Zachary Bosin, director of solution marketing at Veritas Technologies, said: “Despite the impending deadline (May 25, 2018), only 31 percent of companies surveyed by Veritas worldwide believe they are GDPR compliant. Penalties for non-compliance are steep and this regulation will impact every and any company that deals with EU citizens.”
The AI arms race
Steve Grobman, Chief Technology Officer for McAfee, LLC, said: “The evolution of ransomware in 2017 should remind us of how aggressively a threat can reinvent itself as attackers dramatically innovate and adjust to the successful efforts of defenders.”
“We must recognise that although technologies such as machine learning, deep learning, and artificial intelligence will be cornerstones of tomorrow’s cyber defences, our adversaries are working just as furiously to implement and innovate around them. As is so often the case in cybersecurity, human intelligence amplified by technology will be the winning factor in the ‘arms race’ between attackers and defenders.”
Haiyan Song, SVP of Security Markets, Splunk, said: “With this expansion of ML and AI for cybersecurity defenders, it should not be forgotten that actors on the attacker side have the same access to these technology advancements, and are collaborating and sharing to innovate faster. They can leverage ML and AI to speed up discovery of vulnerabilities, improve precision of attacks, morph the route and path to breach and avoid detection through counter-ML measures.”

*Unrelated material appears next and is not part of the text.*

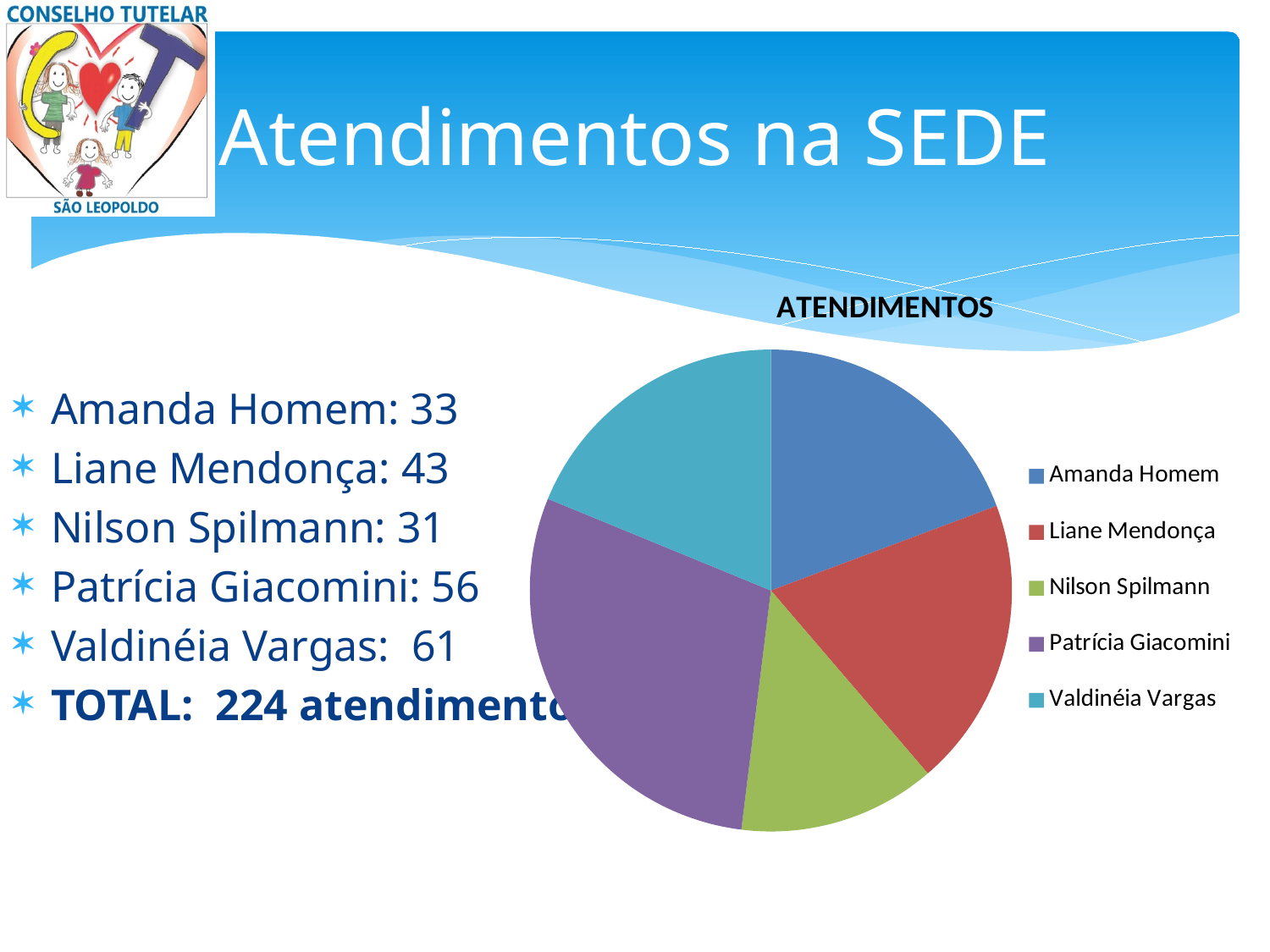
What kind of chart is shown on the slide? pie chart Which category has the largest slice in the pie chart? Patrícia Giacomini Which slice is larger, Patrícia Giacomini or Amanda Homem? Patrícia Giacomini How many entries does the chart legend list? 5 How many slices does the pie chart have? 5 Which colour represents Valdinéia Vargas in the pie chart? teal (light blue) Which slice is larger, Patrícia Giacomini or Nilson Spilmann? Patrícia Giacomini Which category has the smallest slice in the pie chart? Nilson Spilmann What is the title of the chart? ATENDIMENTOS Which slice is larger, Liane Mendonça or Nilson Spilmann? Liane Mendonça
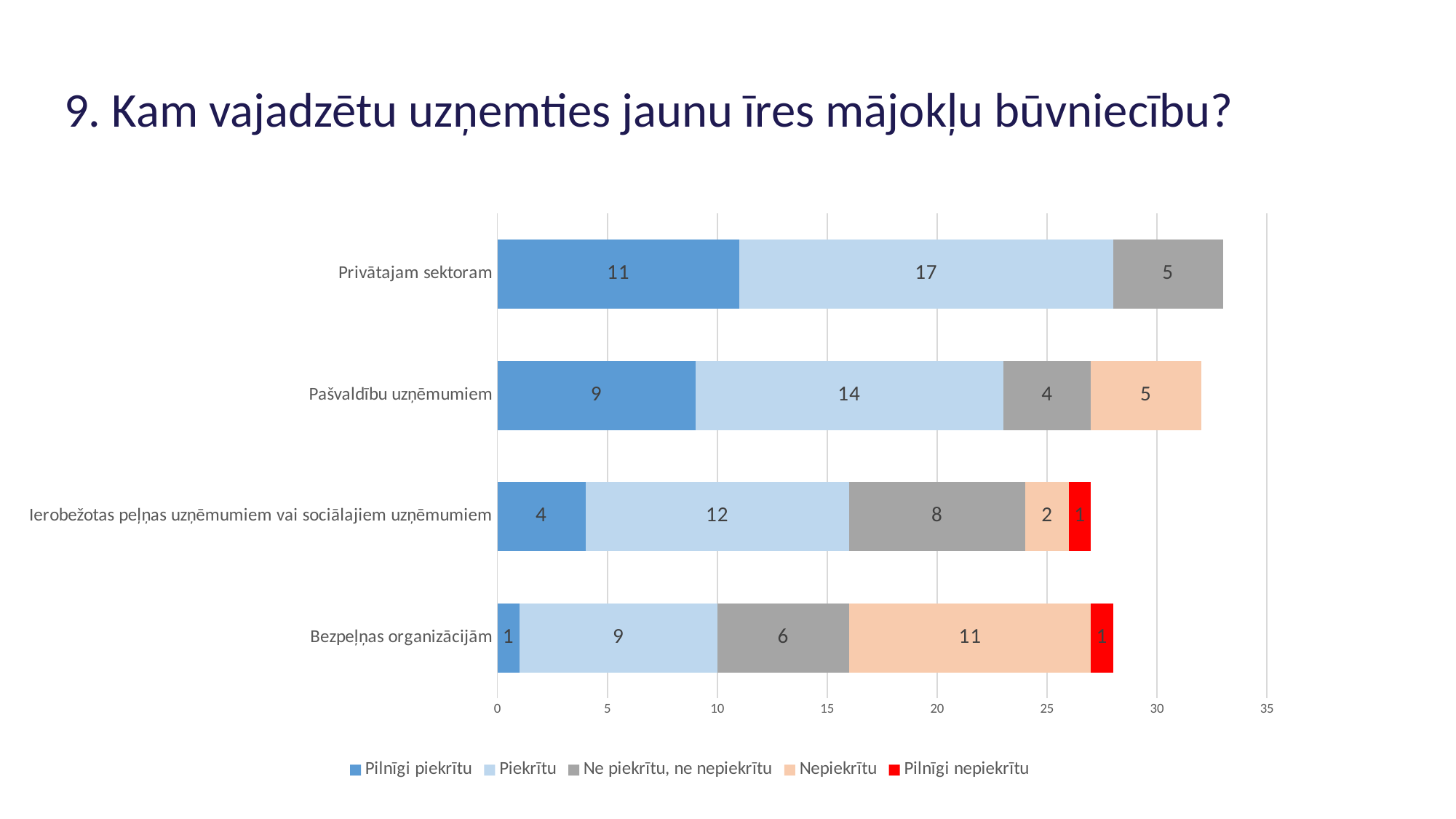
What is the 'Pilnīgi piekrītu' value for 'Privātajam sektoram'? 11 Which category has the highest 'Pilnīgi piekrītu' value? Privātajam sektoram What is the difference between the 'Piekrītu' values for 'Privātajam sektoram' and 'Pašvaldību uzņēmumiem'? 3 What is the 'Nepiekrītu' value for 'Bezpeļņas organizācijām'? 11 How many series does the legend list? 5 Which category has the lowest 'Piekrītu' value? Bezpeļņas organizācijām What is the 'Ne piekrītu, ne nepiekrītu' value for 'Ierobežotas peļņas uzņēmumiem vai sociālajiem uzņēmumiem'? 8 What is the 'Piekrītu' value for 'Pašvaldību uzņēmumiem'? 14 What is the total of the stacked bar for 'Pašvaldību uzņēmumiem'? 32 How many categories are plotted on the chart? 4 Which is larger: the 'Nepiekrītu' value for 'Pašvaldību uzņēmumiem' or for 'Bezpeļņas organizācijām'? Bezpeļņas organizācijām What kind of chart is shown on the slide? stacked bar chart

Data breaches will get worse
Zachary Bosin, director of solution marketing at Veritas Technologies, said: “According to the Identity Theft Resource Center, 2016 saw 1,093 data breaches last year, a 40 percent increase from 2015. 2017 almost hit that mark by July. This makes it all the more critical for companies to have a simple, holistic way to regularly protect and backup workloads in the cloud, in complex environments and on premises – and in fact, protect their entire infrastructure – one that is agile, smarter and more scalable, especially as ransomware reaches deeper and farther than ever before into old and new workloads.”
Mega DDoS attacks
Travis Farral, Director of Security Strategy at Anomali, said: The return of mega DDoS attacks via IoT powered botnets is likely in 2018. These have been pretty silent compared to last year’s attack against Dyn that took down many commonly used services but could come back in a more nefarious way.”

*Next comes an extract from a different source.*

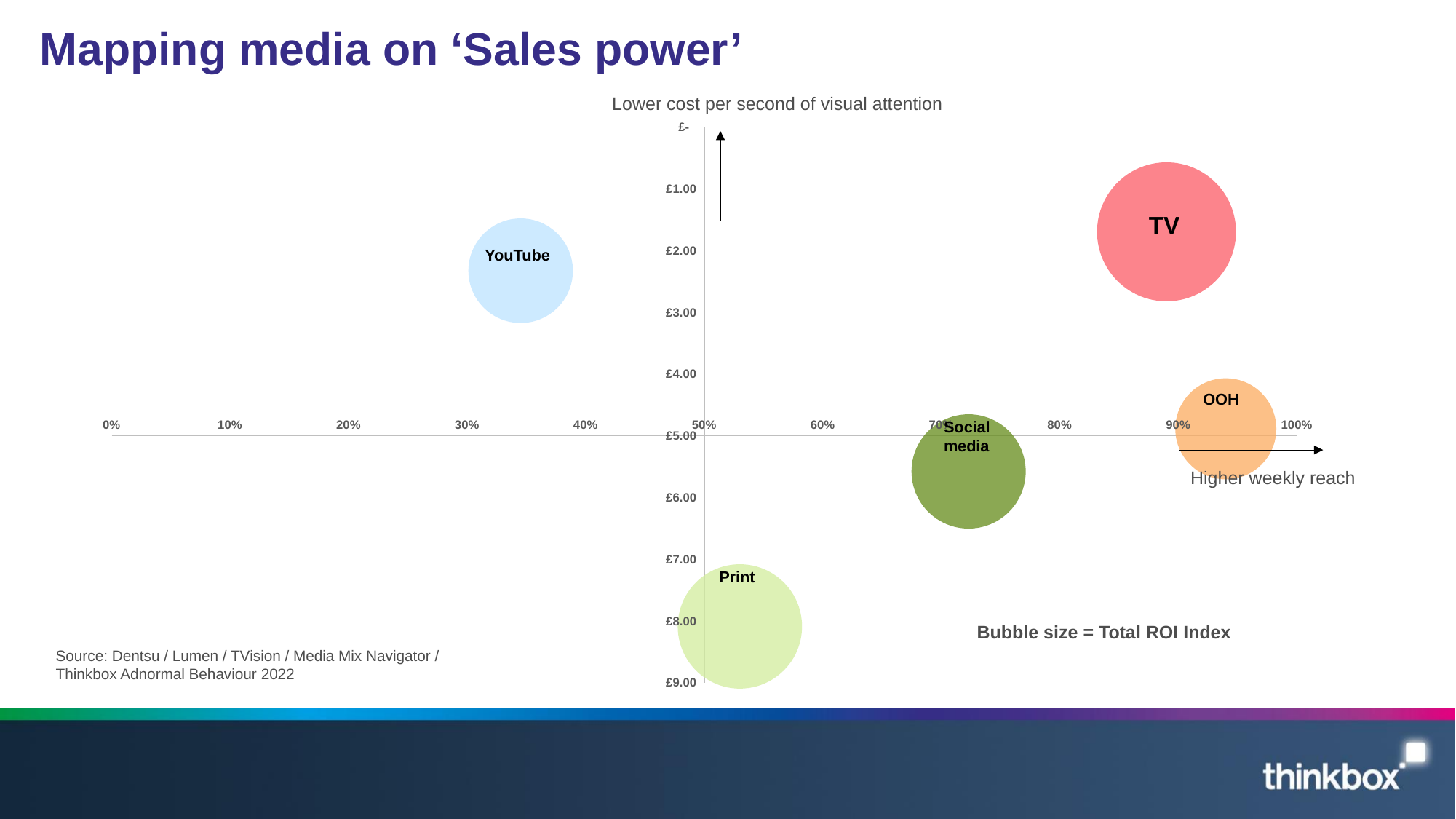
Which medium has the largest bubble, i.e. the highest Total ROI Index? TV How many media bubbles are plotted on the chart? 5 What is the title of the slide? Mapping media on 'Sales power' Which medium has the highest cost per second of visual attention (lowest on the chart)? Print Is the weekly reach for TV greater or less than 80%? greater What does the bubble size represent according to the slide? Total ROI Index Which medium has the lowest weekly reach (furthest left on the chart)? YouTube What kind of chart is shown on the slide? Bubble chart Which medium has the highest weekly reach (furthest right on the chart)? OOH Which has the higher weekly reach, TV or YouTube? TV Is the cost per second of visual attention for Print greater or less than £7.00? greater Is the weekly reach for YouTube greater or less than 40%? less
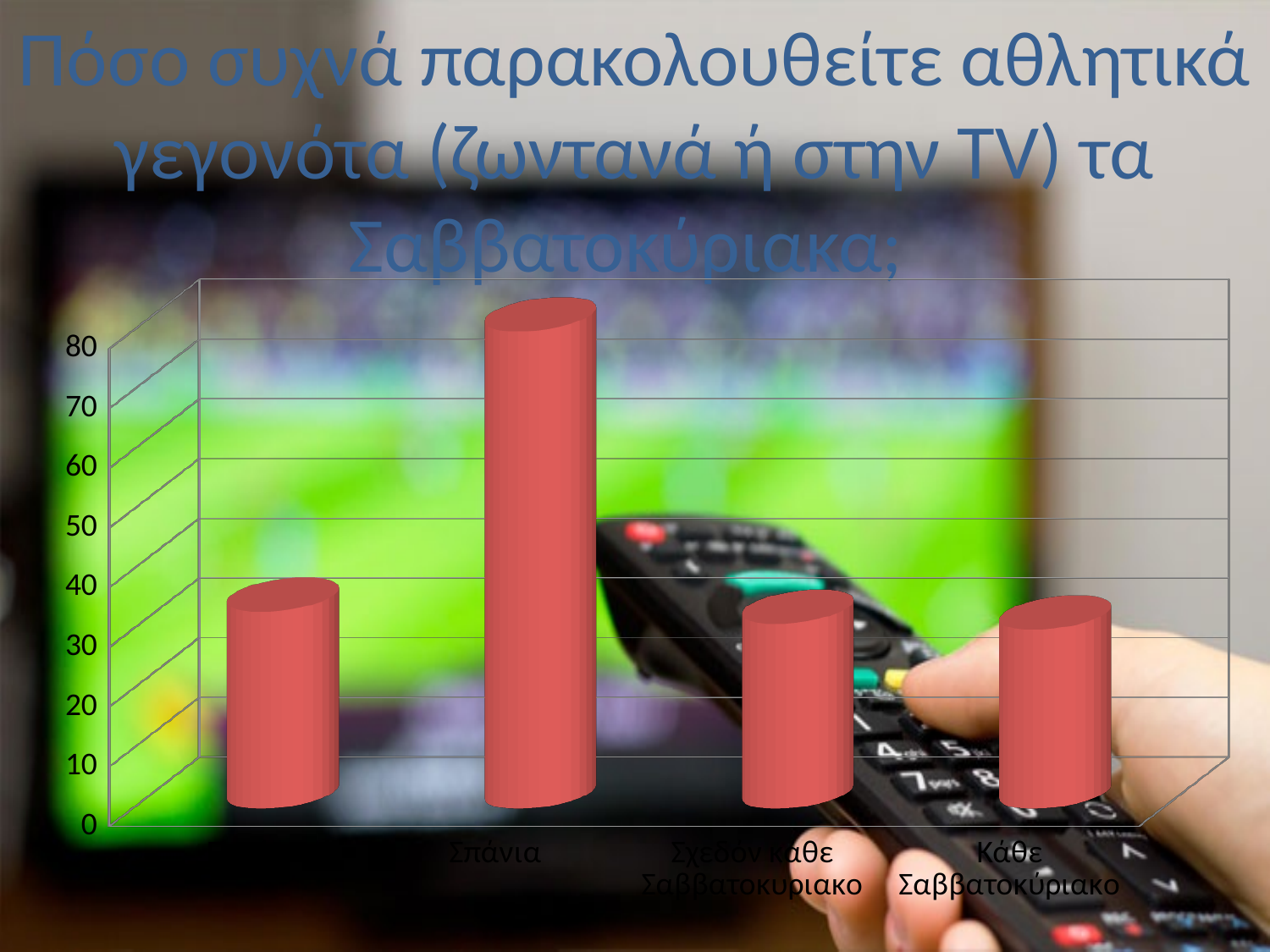
Is the value for Σπάνια greater or less than 60? greater Which is larger, the value for Σπάνια or the value for Σχεδόν κάθε Σαββατοκύριακο? Σπάνια Is the value for Κάθε Σαββατοκύριακο greater or less than 50? less What is the title of the chart on the slide? Πόσο συχνά παρακολουθείτε αθλητικά γεγονότα (ζωντανά ή στην TV) τα Σαββατοκύριακα; What kind of chart is shown on the slide? bar chart What is the highest tick value shown on the vertical axis? 80 Which category has the highest value in the chart? Σπάνια How many bars are plotted in the chart? 4 Is the value for Κάθε Σαββατοκύριακο greater or less than 20? greater Which is larger, the value for Σπάνια or the value for Κάθε Σαββατοκύριακο? Σπάνια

“The next wave could potentially affect large swathes of Internet services either by design or as collateral damage from another entity being hit due to the sheer size of the attack. The wide attack surface of IoT devices makes them particularly attractive for botnets and this will only get bigger with the amount of home automation products sold over Christmas,” said Farral.

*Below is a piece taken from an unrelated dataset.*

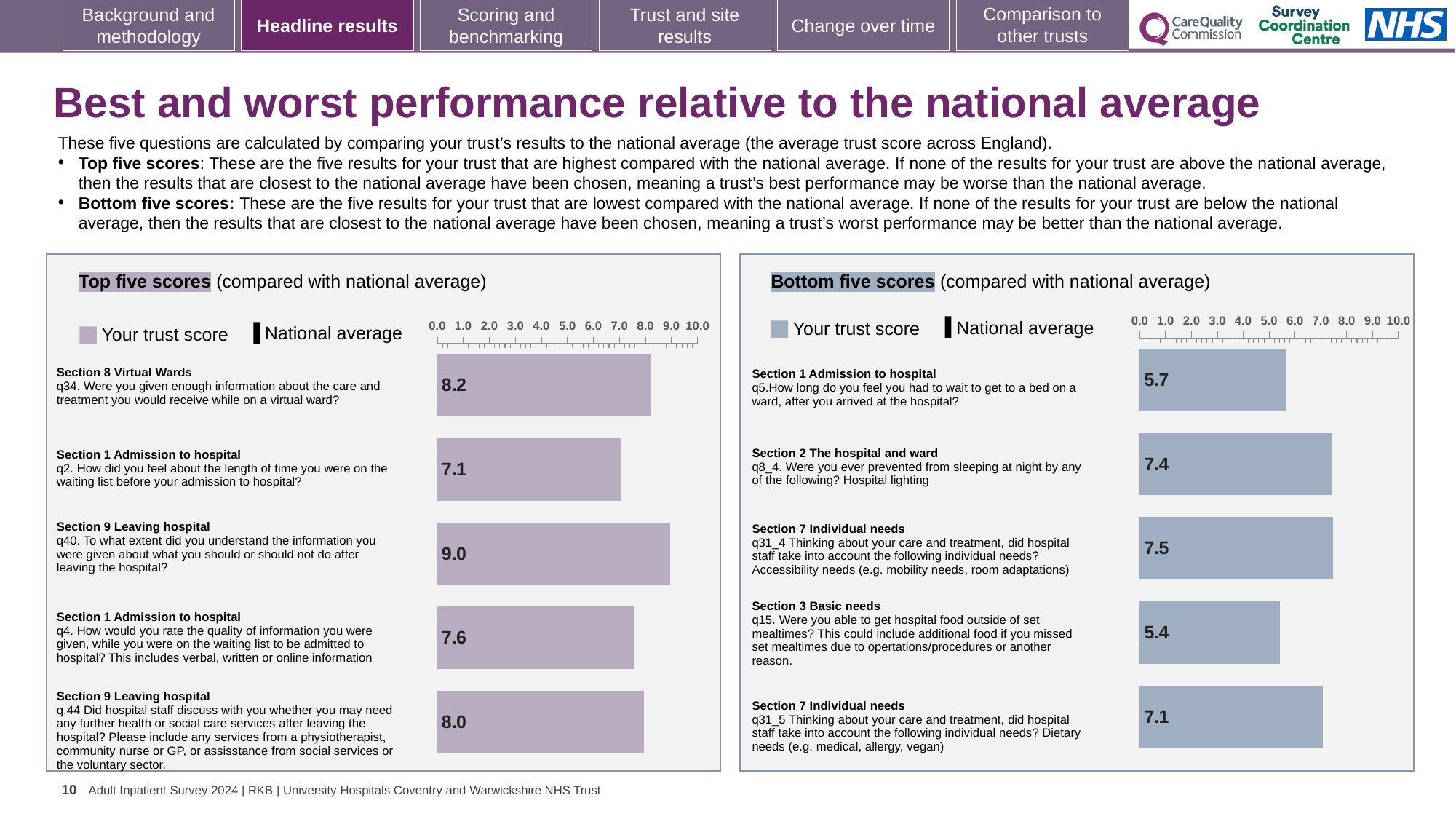
In the Bottom five scores chart, which question has the highest trust score? q31_4 In the Bottom five scores chart, which has the larger trust score, q5 or q31_5? q31_5 What kind of chart is used in the Top five scores panel? Bar chart In the Top five scores chart, what is the trust score for q34 about information on care and treatment while on a virtual ward? 8.2 In the Bottom five scores chart, what is the trust score for q15 about getting hospital food outside of set mealtimes? 5.4 In the Top five scores chart, which question has the lowest trust score? q2 In the Top five scores chart, what is the difference between the trust scores for q40 and q2? 1.9 How many bars are shown in the Bottom five scores chart? 5 In the Bottom five scores chart, which question has the lowest trust score? q15 In the Bottom five scores chart, what is the trust score for q8_4 about being prevented from sleeping by hospital lighting? 7.4 In the Top five scores chart, what is the trust score for q40 about understanding information given about what to do after leaving hospital? 9.0 In the Top five scores chart, which question has the highest trust score? q40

Mark Barrenechea, CEO of OpenText, said: “Firewalls and other traditional security measures do not cut it anymore. As the battlefield moves into cyberspace, new tools will be needed to address the changing nature of conflict. AI, quantum computing, and quantum cryptography are particularly promising countermeasures against cyberattacks. AI (in the form of machine learning) is being used to monitor networks and any associated devices for anomalies and report deviations in real time.”
“Quantum computing can sift through 150,000+ daily threats in an organisation’s network to identify which events are the riskiest. And quantum cryptography can ensure secure communications. These emerging technologies are redefining cybersecurity as we know it. Moving forward, they will be our best line of defense against sophisticated cyberattacks,” Barrenechea said.